Stated goal: Write out the entries below word for word, leaving out the pictures.

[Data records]
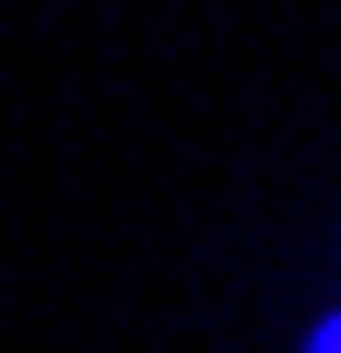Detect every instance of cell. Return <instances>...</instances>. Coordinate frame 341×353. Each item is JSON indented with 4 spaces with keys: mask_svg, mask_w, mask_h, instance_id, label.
I'll use <instances>...</instances> for the list:
<instances>
[{
    "mask_svg": "<svg viewBox=\"0 0 341 353\" xmlns=\"http://www.w3.org/2000/svg\"><path fill=\"white\" fill-rule=\"evenodd\" d=\"M306 353H341V294L318 306V330H306Z\"/></svg>",
    "mask_w": 341,
    "mask_h": 353,
    "instance_id": "1",
    "label": "cell"
}]
</instances>
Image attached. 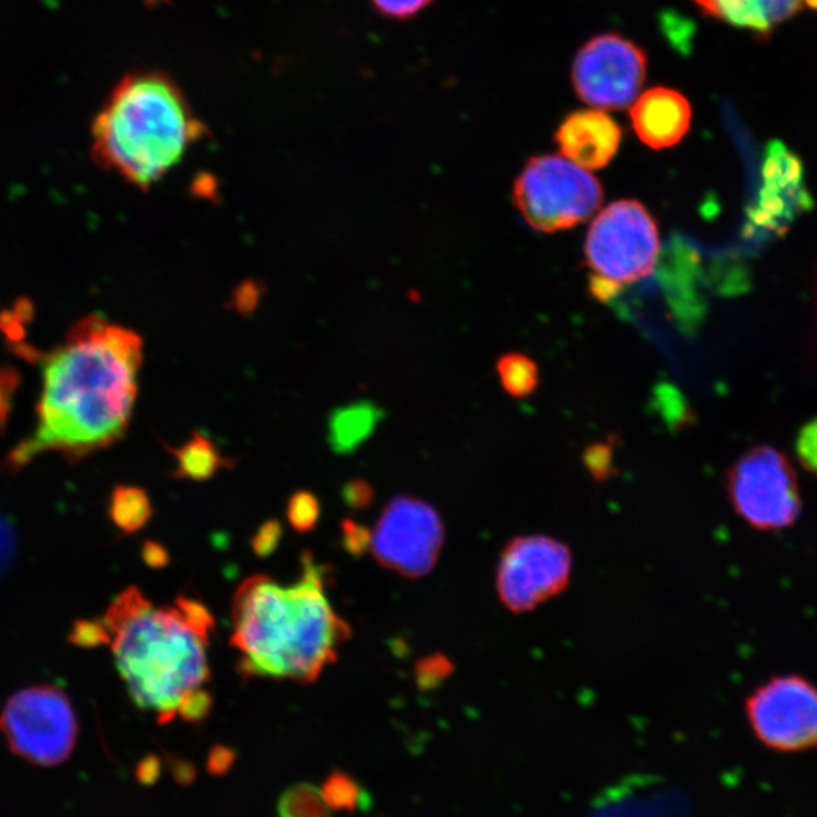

Written answer:
Detect every instance of cell. Return <instances>...</instances>. Coordinate frame 341×353. Each item is JSON indented with 4 spaces with keys: mask_svg, mask_w, mask_h, instance_id, label.
I'll use <instances>...</instances> for the list:
<instances>
[{
    "mask_svg": "<svg viewBox=\"0 0 341 353\" xmlns=\"http://www.w3.org/2000/svg\"><path fill=\"white\" fill-rule=\"evenodd\" d=\"M306 353H341V294L318 306V330H306Z\"/></svg>",
    "mask_w": 341,
    "mask_h": 353,
    "instance_id": "1",
    "label": "cell"
}]
</instances>
Image attached. 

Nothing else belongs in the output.